The Silvermans had been there three days earlier; the camera had survived a downpour.

Stevens, 21, who sits with patients awaiting care at a local hospital, took the digital camera home and looked at some of the photos. There was a year's worth of memories on the memory card, including a shot of Aaron and David getting on a Clarkstown school district bus. Stevens zoomed in and saw a New York license plate.

She went to Facebook and posted a few of the photos — of Rob Silverman with the boys, and the one of the boys getting on the bus — on a couple of local free, swap and sell pages.

Her post read: "FOUND: CAMERA Found on the dirt road heading to Reversing Falls in Pembroke, Maine. Looking through the pictures the school bus is from Clarkstown, New York, with all hopes this post will get around and someone will recognize the family in the pictures and can help me find the owner so I can get their camera back to them, looks like a lot of cherished family photos from vacations and I want them to have them back!"

Pretty soon, everyone was sharing it.

"It was bouncing from Florida to Connecticut and everywhere," Stevens said. Before long, she found the Clarkstown community page.

Within five minutes of posting it there, someone recognized the Silvermans, including a former colleague of Rob's.

"Paul Hannon was a former co-worker I hadn't spoken with in many years," Silverman said. "I was pleasantly surprised just to hear his voice and doubly surprised by the news he had for me. He was the first to get to me."

Yelena Silverman heard from several parents, people in the Clarkstown transportation office, the ladies in the main office at the kids' elementary school, all saying they thought someone in Maine had her camera. By 4 p.m. Monday, she had reached Stevens.

It didn't occur to Stevens not to try to unravel the mystery of the camera's owner.

"The way I look at it, if this happened to me I'd want someone to do the same," she said. "The pictures in it are something they would want back. They deserve to know there's at least one person who's honest and going all out to try and find them, even states away."

Yelena Silverman sent Stevens their address in an envelope, in which she enclosed reward money. The camera — and its loaded memory card — is expected in New City by Monday.

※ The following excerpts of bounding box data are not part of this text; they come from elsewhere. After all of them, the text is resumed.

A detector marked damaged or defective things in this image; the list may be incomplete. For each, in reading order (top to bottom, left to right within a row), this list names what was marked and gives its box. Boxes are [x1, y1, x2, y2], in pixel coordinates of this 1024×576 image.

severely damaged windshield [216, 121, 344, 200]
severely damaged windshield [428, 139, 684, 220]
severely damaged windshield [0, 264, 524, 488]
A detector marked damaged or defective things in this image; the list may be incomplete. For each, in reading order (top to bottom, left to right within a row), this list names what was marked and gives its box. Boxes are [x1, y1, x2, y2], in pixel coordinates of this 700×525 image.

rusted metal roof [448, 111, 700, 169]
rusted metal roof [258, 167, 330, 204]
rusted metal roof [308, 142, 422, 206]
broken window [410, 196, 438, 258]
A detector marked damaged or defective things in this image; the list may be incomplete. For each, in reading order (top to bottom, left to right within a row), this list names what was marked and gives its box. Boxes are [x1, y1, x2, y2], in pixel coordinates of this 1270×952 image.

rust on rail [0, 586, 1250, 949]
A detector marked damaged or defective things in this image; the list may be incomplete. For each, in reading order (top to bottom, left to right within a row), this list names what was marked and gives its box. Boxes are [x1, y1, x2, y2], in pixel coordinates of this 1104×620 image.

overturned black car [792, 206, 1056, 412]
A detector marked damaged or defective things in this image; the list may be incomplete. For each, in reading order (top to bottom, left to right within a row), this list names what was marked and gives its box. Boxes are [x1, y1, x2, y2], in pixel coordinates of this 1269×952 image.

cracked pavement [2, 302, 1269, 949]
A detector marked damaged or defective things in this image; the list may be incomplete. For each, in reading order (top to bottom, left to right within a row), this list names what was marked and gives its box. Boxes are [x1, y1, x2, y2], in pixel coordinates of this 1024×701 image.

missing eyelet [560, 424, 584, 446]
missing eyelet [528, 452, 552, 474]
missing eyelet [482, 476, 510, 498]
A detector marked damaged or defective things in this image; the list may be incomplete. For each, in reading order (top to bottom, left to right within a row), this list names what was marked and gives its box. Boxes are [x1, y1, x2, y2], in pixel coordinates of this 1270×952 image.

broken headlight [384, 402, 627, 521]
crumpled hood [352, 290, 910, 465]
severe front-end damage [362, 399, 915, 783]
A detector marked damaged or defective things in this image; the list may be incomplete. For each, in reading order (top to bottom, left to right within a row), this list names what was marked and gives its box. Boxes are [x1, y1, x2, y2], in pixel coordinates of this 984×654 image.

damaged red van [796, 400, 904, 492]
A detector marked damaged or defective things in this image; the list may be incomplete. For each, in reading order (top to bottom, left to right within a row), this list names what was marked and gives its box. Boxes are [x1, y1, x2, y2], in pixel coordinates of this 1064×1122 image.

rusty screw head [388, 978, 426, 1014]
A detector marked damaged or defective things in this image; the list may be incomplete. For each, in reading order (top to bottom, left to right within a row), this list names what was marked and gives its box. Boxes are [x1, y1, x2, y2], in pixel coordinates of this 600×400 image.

"It's an amazing display of the power of the Internet and social media," Rob Silverman said.

Adds his wife: "I guess it's good that we take so long to download our pictures. I was trying to think back to how many photographs and how many memories we had lost."

The Silvermans are already making vacation plans for next summer.

"I feel so lucky to have it be someone like (Amy) who found my camera," Rob Silverman said. "I hope to get back up there next year and meet her and her boyfriend, or for them to come down this way so I can thank her face to face. It's definitely one of the kindest things anyone's ever done for me."

"I told her we have to get together and take her out on the town," Yelena Silverman said. "It's kind of nice that somebody out there cares enough to go through all that trouble and find us. I guess that's why we love Maine so much."